-- BEGIN --

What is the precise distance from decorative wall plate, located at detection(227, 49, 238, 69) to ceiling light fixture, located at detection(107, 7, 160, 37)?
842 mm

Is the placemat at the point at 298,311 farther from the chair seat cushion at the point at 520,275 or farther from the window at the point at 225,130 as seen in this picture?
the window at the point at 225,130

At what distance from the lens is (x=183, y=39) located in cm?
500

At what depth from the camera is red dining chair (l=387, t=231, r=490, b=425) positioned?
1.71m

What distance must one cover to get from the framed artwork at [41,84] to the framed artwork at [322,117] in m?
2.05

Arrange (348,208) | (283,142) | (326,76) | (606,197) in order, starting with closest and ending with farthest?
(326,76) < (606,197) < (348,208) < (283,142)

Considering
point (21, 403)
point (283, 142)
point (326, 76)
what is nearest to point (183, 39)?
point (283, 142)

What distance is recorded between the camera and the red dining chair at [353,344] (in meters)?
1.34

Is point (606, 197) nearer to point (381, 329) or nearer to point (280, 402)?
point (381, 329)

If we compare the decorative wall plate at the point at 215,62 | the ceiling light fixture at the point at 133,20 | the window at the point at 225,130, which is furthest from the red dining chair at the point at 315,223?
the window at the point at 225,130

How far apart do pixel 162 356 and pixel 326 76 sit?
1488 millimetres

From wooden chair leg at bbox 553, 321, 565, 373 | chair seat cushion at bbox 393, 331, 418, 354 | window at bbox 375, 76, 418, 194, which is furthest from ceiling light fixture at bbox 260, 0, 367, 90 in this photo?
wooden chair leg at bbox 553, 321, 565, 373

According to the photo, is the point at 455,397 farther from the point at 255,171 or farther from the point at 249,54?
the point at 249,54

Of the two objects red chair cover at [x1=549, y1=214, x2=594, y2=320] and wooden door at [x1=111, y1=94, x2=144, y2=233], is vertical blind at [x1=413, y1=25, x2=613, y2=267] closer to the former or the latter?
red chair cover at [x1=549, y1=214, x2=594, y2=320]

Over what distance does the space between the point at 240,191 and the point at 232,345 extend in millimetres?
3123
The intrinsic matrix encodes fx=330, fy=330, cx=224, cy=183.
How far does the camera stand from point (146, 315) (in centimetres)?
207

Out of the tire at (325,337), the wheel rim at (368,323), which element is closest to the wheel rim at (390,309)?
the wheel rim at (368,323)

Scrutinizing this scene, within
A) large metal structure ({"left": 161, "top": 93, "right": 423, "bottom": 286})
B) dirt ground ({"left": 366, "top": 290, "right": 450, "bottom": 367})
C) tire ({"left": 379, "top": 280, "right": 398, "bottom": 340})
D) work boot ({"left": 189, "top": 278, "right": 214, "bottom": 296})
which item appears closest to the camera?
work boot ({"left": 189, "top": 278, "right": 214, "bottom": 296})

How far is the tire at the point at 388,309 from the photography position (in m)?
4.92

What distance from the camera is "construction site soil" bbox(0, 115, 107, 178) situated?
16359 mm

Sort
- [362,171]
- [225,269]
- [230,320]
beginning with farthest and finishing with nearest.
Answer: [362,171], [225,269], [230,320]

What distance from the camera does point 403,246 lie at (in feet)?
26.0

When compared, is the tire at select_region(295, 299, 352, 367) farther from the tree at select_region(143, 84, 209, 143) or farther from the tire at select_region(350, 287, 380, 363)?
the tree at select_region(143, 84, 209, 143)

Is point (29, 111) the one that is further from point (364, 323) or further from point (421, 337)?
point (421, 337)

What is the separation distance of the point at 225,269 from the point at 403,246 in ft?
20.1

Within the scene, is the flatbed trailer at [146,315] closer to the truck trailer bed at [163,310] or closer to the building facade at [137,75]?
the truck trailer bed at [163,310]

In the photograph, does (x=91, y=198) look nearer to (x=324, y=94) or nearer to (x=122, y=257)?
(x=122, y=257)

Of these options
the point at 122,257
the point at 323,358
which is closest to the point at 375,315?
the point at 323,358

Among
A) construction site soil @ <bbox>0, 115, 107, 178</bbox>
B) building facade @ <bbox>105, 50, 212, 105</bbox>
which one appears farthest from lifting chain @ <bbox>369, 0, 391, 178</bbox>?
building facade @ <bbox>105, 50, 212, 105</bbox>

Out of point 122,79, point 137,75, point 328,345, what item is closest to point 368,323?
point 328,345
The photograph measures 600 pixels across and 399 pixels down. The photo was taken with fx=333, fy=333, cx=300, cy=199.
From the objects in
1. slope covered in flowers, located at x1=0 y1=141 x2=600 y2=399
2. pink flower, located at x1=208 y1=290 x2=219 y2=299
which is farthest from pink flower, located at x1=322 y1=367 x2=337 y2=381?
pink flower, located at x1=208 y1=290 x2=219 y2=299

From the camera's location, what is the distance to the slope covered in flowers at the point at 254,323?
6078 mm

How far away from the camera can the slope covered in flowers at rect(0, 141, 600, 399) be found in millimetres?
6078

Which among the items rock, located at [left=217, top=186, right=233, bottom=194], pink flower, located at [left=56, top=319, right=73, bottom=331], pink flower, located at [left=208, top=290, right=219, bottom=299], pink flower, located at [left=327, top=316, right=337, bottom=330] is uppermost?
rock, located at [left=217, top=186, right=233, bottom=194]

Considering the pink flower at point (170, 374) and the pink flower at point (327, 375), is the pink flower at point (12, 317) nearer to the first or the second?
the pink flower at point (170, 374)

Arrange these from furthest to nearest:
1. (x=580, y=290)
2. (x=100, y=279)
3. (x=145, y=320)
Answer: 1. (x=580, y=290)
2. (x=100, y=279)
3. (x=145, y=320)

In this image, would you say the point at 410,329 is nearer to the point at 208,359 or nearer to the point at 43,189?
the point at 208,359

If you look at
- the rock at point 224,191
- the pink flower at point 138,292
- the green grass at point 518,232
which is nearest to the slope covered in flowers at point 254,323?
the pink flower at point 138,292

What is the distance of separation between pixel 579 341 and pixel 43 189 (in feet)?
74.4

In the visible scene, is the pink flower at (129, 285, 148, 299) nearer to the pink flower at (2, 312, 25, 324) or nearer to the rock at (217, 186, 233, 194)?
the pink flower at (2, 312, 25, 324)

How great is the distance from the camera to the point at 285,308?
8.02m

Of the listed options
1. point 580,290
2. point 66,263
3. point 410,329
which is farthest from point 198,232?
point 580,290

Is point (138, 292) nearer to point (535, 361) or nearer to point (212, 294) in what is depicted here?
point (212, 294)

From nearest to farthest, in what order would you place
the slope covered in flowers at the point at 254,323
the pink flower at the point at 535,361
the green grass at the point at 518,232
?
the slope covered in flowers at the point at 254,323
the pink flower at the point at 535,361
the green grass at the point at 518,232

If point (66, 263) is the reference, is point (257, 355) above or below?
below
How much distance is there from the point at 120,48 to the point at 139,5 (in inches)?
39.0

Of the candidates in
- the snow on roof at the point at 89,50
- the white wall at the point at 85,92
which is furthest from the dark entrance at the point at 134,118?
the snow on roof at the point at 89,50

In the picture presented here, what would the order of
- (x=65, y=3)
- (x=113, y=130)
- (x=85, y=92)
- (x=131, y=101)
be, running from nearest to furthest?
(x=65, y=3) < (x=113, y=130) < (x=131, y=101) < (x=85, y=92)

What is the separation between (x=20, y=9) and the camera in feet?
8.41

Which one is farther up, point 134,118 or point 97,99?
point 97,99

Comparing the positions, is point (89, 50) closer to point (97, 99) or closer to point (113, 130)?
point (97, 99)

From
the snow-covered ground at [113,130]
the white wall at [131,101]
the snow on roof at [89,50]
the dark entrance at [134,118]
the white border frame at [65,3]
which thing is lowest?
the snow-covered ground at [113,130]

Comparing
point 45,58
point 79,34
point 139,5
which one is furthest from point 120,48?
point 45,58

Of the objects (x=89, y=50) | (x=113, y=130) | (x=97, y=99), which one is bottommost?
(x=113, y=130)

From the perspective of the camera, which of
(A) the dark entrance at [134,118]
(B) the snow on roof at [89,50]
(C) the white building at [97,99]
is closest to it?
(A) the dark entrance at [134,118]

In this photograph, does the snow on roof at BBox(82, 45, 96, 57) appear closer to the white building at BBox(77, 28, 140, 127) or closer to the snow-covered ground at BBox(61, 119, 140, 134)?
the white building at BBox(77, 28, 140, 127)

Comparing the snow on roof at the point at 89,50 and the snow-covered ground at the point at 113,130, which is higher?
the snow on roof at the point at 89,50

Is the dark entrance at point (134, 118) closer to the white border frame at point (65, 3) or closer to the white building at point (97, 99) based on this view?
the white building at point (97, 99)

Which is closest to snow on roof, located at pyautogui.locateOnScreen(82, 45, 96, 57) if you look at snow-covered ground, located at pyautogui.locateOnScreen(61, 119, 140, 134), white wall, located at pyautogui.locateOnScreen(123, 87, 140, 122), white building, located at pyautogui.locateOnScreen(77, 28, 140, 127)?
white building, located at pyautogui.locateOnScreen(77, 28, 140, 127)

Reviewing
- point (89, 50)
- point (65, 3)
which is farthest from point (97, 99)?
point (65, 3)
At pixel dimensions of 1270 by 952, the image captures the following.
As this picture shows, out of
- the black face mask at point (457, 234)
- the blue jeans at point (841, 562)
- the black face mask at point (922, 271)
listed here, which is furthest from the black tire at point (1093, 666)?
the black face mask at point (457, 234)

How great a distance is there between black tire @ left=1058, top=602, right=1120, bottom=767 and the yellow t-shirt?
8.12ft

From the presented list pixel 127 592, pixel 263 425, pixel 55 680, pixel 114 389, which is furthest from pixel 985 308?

-- END --

Reproduce the stretch of the listing from the line containing "Scrutinizing this scene, within" through the line containing "D) work boot", replacing "dirt ground" with "muddy ground" and leaving everything else unchanged.

→ **Result of this exercise**:
Scrutinizing this scene, within
A) large metal structure ({"left": 161, "top": 93, "right": 423, "bottom": 286})
B) muddy ground ({"left": 366, "top": 290, "right": 450, "bottom": 367})
C) tire ({"left": 379, "top": 280, "right": 398, "bottom": 340})
D) work boot ({"left": 189, "top": 278, "right": 214, "bottom": 296})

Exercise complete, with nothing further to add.